Top of Text segment
B. I'd like to salute Fungalnet for the fantastic job with the Wordpress systemd-free. (I've been following this not-as-much-a-blog-as-a-now-true-site for several years. But it's only recently that I posted my first few messages.) Fungalnet, that's thanks to you restlessly promoting the beauty of the "Obarun Way" (and thanks to Éric's documentation too) that I finally overcame my fears and installed Obarun on my main computer two months ago, setting as a symbolic act to start 2020 on Obarun.

C. I'd like to thank Jean-Michel (another Frenchie?) for his involvement and expertise and for his answers. Man, you really saved my day two weeks ago with your "patch" of dbus & polkit. Had I not found the answer to my issues in your post then, I was about to (Oba)run away, haha!

D. I'd like to say hello to anyone who lands on this page. We may have several things in common. And even if not: hail to thee!


Now, "please allow me to introduce myself", as Mick's lyrics go.

As for my 1st point, I am a bit part of both categories and a bit of none. (How is this possible?) Well, I had run several Arch-derivated but never installed a "vanilla" Arch so far. (Back in the days before systemd, I run ArchBang half a year and then Manjaro two years — if my memory serves me well, it was 2011-2014.) During this period, I wouldn't install vanilla Arch because I was a bit too afraid — and also not inclined enough to consume the time necessary to build down-up to get a system that works. More recently, I would not have cared to install Arch anyway because I don't see the point of installing one of the distros (if not the distro) that avant-garded the spreading of systemd. — I still remember it with sadness and anger: I was running Manjaro during the forced transition from sysV to systemd. Until then, Manjaro (Openbox flavour) had been a terrific distro, the almost perfect compromise of power, leightweightness and usability. Until Arch (and hence Manjaro) defaulted systemd, I had been a happy (end-)user during two years.

For, yes, although I completely migrated to Linux 12 years ago now, I am still what they call an END-USER. Just a few examples:

I DO NOT: sys-admin, run a site, run a blog, build distros, github, code anything, read any computer language, debug, bug-report, run anything in a virtual machine, irc, youtube a video, write distro reviews, get paid for it.

I have tried thrice to run a blog, on self-webhosted solutions (on blogspot, wordpress and tumblr) and it was already too much of a nuisance to me. Plus, I was not happy with the default (un)abilities to format text and images — I'm a perfectionist.

(Oh yes, I was about to forget: I DO NOT: CSS, html, Drupal, & so on.)

(Sooo, if anyone here can suggest me an elegant solution of blogging or even micro-blogging, that suggestion will be much welcome! But do not suggest Facebook, please — even though it can be, indeed, used for micro-blogging.)

Before posting my very first comment on sysd-free two weeks ago, I had never posted anything anywhere (site or forum) FOSS-related. I had never posted anything anywhere anything-related — I do not facebook, diaspora or reddit either. And my first post in this forum was to thank Jean-Michel.

Several of my friends say that I'm a man from the 18th Century. Some others say 17th. I was even told 16th (I'm a reader of Étienne de La Boétie).
Bottom of Text segment
* _What to work on_
**a)** According to the forum introduction, how long ago did the writer completely migrate to Linux?
**b)** Write the next part of the forum introduction, picking up after its final sentence.
The lines after this text have nothing to do with it.
Top of Extracted material
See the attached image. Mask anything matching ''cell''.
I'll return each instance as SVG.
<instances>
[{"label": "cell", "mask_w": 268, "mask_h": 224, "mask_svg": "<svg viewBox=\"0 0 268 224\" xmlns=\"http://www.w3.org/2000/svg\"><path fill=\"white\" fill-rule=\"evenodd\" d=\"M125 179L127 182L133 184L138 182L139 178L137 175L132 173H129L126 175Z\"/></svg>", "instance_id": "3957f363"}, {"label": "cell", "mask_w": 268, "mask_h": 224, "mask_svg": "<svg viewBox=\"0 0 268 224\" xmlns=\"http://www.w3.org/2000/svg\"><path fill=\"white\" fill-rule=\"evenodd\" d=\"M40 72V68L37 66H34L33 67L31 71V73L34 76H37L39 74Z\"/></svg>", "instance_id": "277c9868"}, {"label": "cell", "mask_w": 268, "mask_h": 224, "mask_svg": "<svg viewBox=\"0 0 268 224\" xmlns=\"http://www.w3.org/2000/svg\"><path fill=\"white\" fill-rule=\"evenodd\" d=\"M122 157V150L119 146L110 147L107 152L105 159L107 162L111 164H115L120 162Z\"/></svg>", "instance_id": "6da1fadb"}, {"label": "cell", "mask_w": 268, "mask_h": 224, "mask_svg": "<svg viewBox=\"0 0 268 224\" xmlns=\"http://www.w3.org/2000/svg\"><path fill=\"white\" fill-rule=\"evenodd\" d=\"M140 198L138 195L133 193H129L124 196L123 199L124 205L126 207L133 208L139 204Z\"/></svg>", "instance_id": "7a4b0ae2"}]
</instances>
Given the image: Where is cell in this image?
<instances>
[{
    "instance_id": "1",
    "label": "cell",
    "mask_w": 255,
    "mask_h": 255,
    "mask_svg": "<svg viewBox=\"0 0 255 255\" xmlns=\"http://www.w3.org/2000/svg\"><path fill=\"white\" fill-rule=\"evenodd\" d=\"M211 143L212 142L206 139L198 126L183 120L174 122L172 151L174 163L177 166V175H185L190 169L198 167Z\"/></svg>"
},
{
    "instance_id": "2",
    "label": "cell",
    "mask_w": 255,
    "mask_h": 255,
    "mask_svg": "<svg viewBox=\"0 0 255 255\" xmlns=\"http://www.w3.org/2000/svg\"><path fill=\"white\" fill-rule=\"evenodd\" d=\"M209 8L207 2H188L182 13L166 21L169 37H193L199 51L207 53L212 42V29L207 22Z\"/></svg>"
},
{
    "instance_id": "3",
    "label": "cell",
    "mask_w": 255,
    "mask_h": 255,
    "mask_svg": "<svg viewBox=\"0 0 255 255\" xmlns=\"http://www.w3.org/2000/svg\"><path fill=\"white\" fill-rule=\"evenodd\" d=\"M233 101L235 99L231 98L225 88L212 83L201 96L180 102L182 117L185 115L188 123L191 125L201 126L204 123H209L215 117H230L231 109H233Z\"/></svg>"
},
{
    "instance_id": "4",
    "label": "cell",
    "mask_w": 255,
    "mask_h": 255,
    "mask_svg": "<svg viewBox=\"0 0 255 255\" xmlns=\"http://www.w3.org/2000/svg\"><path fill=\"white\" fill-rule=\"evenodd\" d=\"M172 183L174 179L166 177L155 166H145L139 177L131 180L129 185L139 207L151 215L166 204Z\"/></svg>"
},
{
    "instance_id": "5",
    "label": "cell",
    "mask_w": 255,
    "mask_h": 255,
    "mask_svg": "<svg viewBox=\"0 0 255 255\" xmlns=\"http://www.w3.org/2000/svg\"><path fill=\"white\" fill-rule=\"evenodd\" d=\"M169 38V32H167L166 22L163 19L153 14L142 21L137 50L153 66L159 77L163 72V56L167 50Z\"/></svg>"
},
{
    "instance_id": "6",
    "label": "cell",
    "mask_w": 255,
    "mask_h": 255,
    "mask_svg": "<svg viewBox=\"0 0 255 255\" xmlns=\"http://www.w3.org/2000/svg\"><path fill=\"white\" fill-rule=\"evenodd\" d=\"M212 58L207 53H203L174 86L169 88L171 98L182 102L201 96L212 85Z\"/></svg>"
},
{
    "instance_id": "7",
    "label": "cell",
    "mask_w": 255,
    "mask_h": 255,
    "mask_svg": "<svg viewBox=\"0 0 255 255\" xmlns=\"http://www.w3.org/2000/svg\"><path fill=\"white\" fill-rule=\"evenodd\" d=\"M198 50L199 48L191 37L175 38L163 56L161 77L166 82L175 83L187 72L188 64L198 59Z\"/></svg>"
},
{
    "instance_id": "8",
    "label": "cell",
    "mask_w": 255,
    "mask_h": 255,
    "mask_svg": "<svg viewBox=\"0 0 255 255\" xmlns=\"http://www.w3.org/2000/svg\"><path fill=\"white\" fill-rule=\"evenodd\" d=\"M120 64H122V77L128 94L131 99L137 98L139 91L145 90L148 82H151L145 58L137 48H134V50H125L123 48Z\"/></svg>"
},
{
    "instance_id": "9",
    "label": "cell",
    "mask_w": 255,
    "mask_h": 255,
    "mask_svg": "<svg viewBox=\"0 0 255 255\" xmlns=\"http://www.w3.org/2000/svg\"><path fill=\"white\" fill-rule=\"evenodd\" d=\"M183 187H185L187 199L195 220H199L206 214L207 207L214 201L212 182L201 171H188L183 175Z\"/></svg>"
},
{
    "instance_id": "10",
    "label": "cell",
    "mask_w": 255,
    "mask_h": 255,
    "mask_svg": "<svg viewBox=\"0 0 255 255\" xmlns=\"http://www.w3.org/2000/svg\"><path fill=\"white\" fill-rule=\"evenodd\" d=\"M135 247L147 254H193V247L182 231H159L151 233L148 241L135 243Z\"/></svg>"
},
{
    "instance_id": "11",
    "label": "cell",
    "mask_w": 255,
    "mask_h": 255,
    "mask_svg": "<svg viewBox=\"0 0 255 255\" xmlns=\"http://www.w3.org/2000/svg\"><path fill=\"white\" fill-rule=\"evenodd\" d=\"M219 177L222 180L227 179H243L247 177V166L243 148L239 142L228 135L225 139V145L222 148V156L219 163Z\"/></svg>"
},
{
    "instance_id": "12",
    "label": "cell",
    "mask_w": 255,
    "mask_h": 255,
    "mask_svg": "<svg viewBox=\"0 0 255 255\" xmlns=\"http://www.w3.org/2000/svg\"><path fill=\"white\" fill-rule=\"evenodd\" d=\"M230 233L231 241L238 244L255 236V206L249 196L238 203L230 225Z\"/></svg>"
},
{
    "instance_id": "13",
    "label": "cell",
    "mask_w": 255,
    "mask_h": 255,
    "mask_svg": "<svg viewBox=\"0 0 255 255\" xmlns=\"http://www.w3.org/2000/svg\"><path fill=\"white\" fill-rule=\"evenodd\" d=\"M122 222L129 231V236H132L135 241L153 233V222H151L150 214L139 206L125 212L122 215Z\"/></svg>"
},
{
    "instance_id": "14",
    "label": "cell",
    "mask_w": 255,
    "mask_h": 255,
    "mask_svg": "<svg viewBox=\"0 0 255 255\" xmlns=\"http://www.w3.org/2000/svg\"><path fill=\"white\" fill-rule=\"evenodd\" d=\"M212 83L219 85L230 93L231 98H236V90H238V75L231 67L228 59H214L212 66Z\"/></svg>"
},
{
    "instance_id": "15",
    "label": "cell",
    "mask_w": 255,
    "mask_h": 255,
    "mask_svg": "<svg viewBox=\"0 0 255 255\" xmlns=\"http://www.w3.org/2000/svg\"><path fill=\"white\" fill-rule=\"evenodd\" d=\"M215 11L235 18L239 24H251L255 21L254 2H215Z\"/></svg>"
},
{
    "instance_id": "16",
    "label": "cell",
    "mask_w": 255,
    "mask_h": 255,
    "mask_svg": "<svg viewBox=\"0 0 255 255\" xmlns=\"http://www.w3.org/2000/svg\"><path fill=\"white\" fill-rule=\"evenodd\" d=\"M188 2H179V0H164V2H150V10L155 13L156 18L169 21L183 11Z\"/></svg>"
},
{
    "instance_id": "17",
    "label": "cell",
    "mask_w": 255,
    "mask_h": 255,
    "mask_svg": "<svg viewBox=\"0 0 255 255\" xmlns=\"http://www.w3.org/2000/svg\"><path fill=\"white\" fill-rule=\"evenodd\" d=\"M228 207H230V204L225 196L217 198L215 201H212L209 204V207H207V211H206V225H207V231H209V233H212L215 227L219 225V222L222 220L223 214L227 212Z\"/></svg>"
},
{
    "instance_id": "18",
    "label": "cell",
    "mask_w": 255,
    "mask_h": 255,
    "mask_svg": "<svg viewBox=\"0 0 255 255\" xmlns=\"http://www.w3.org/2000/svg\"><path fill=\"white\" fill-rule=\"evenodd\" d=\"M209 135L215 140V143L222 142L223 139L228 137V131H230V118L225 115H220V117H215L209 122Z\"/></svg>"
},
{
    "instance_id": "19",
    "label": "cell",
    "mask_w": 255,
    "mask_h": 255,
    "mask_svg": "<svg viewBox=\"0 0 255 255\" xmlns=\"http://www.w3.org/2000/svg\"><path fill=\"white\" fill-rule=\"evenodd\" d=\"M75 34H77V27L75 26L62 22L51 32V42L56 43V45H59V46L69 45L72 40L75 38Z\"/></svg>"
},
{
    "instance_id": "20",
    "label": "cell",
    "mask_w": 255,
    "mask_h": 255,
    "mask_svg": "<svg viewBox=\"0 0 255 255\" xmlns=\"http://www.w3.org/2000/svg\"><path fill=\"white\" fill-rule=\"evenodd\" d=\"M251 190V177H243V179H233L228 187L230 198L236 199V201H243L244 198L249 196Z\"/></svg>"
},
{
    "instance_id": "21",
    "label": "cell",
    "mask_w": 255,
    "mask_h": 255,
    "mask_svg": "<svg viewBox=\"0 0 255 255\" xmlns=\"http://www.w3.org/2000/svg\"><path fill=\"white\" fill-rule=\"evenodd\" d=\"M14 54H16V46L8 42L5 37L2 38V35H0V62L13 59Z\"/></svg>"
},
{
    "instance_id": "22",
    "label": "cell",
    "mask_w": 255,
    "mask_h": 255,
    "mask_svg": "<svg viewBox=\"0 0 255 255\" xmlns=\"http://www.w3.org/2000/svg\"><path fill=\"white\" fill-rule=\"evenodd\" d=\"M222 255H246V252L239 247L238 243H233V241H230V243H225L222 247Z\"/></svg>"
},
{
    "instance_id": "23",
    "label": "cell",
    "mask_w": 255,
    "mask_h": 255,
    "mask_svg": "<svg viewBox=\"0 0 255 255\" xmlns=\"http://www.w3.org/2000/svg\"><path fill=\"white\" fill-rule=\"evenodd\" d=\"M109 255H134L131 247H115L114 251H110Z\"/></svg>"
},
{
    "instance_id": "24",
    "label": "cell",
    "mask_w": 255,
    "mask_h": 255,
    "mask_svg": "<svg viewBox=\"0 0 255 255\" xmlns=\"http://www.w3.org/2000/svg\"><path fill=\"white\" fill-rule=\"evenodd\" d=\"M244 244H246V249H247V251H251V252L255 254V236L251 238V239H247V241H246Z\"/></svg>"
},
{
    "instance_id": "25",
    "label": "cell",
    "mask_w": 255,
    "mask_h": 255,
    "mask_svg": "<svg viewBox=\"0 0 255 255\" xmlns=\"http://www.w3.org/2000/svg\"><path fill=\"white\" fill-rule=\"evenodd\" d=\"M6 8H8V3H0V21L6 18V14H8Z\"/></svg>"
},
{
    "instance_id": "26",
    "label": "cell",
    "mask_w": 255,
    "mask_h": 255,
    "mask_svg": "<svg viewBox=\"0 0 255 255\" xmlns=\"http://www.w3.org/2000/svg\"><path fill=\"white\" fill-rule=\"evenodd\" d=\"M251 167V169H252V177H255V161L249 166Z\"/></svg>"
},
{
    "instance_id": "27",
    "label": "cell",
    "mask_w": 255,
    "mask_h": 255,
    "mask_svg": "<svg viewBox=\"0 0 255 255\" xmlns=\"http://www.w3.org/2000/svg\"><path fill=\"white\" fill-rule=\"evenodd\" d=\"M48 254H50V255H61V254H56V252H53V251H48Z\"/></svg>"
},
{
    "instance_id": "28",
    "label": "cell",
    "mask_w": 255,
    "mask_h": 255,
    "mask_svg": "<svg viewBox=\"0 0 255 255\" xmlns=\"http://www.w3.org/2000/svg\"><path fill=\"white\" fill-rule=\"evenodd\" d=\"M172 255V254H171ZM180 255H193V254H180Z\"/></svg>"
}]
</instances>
Bottom of Extracted material
* _Answers to the tasks_
**a)** Twelve years ago.

**b)**
And YET, it's been 12 years I managed to never use Microsoft crapware anymore. (I do not need to emulate it either because I do not game.) And YET, although I once had a Macbook running Snow Leopard (one year approximately) because someone gave it to me just in case I could get something out of it (its OS X was so diseased it could not launch any application, so much for Mac's reputation of being immune to threats), it's not precisely thanks to Apple that I got free from the Microsoft de facto monopoly. (Anyway, escape from one jail for another? No, thanks! But Snow Leo was a good system. But even so, I always thought the Finder was lacking some very basic features.) And YET, I have run Knoppix, Ubuntu, Kubuntu, Xubuntu, Mint, CrunchBang, ArchBang, Manjaro, MX, just to name a few. I also (very briefly) tried Bodhi, Semplice, TrueOS, GhostBSD, and NomadBSD. Played a bit with Haiku a few years ago (I can't wait they reach 1.0!) I tried Artix too, three years ago.

And YET, I have now two boxes running a non-systemd system: a 64-bit ThinkPad running Obarun for now two months and a 32-bit netbook running Void for a few days.

Despite I had no special interest for the computer or its OS when I started using them in 1994 (all I wanted was my MS-Word processor to work and its styles not to loose my italics), of course, I have had time since to get interested into the odyssey of computing, in particular Unices. I'm even getting a bit interested in the basic Unix commands I had not learned before all these years — thanks to Obarun "kiss" simplicity!


I've been verbose. A French writer of the 17th Century once wrote privately something that could translate: "Madam, please excuse this long letter, I lack time to make it brief."

What I have written so far does not help you to know anything essential about me.

I'll be brief, this time. At the beginning, I started using computers to write poetry, store my thoughts and print my own mini-books. (It doesn't say it all but it says much.) Now, I also use my boxes to sort my many photographs.
But my main areas of interest are Philosophy, Tao, Drama (which I teach), Tarot-reading and Dreams (hence my pseudonym).

Because, after several decades of writing, semiotics and acting, it appears clearly to me that dreaming is the core/kernel of all our symbolization and creative abilities. It's the matrix of any telling/taling. I started oneirocritics (the interpretation of dreams) on myself, as the "royal path" of self-knowledge. Since, I also came to interpret the dreams people can tell me (and I'm told I'm good at it.) I often use dreamings as a metaphor when teaching drama. It's powerful.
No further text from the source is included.